[Collected data]
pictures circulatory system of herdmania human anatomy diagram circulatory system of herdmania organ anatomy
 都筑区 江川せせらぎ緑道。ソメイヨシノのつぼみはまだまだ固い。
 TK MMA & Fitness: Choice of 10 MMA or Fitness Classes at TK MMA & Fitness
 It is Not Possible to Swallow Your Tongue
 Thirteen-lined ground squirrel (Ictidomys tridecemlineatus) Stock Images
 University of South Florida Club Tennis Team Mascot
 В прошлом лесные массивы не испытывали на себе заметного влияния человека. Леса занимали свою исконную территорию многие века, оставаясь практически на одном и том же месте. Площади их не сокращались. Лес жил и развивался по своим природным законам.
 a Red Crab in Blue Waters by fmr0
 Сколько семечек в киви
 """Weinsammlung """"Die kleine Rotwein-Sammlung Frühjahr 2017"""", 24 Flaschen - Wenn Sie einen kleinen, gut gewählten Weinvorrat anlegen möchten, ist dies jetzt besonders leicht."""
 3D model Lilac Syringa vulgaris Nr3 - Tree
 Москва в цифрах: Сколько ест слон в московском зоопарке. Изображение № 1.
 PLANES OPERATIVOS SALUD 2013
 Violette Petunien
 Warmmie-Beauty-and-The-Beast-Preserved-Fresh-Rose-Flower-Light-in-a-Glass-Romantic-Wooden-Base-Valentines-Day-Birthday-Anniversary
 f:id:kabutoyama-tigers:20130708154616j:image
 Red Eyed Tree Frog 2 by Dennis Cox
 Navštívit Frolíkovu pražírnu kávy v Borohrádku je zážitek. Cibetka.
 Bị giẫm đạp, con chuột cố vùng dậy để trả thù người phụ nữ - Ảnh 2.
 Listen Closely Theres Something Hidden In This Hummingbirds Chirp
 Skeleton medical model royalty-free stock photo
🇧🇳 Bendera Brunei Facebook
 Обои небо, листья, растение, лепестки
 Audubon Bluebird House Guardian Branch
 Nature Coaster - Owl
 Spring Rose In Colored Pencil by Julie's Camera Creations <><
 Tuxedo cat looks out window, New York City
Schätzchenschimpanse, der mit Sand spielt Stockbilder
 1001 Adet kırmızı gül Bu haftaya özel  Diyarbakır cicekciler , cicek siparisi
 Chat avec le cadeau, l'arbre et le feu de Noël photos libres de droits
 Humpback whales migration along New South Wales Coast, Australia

[Brief] The lines to extract from the data above begin with the line containing "Violette Petunien" and end with the line containing "Bị giẫm đạp, con". Extract them exactly, including both.

[Response area]
 Violette Petunien
 Warmmie-Beauty-and-The-Beast-Preserved-Fresh-Rose-Flower-Light-in-a-Glass-Romantic-Wooden-Base-Valentines-Day-Birthday-Anniversary
 f:id:kabutoyama-tigers:20130708154616j:image
 Red Eyed Tree Frog 2 by Dennis Cox
 Navštívit Frolíkovu pražírnu kávy v Borohrádku je zážitek. Cibetka.
 Bị giẫm đạp, con chuột cố vùng dậy để trả thù người phụ nữ - Ảnh 2.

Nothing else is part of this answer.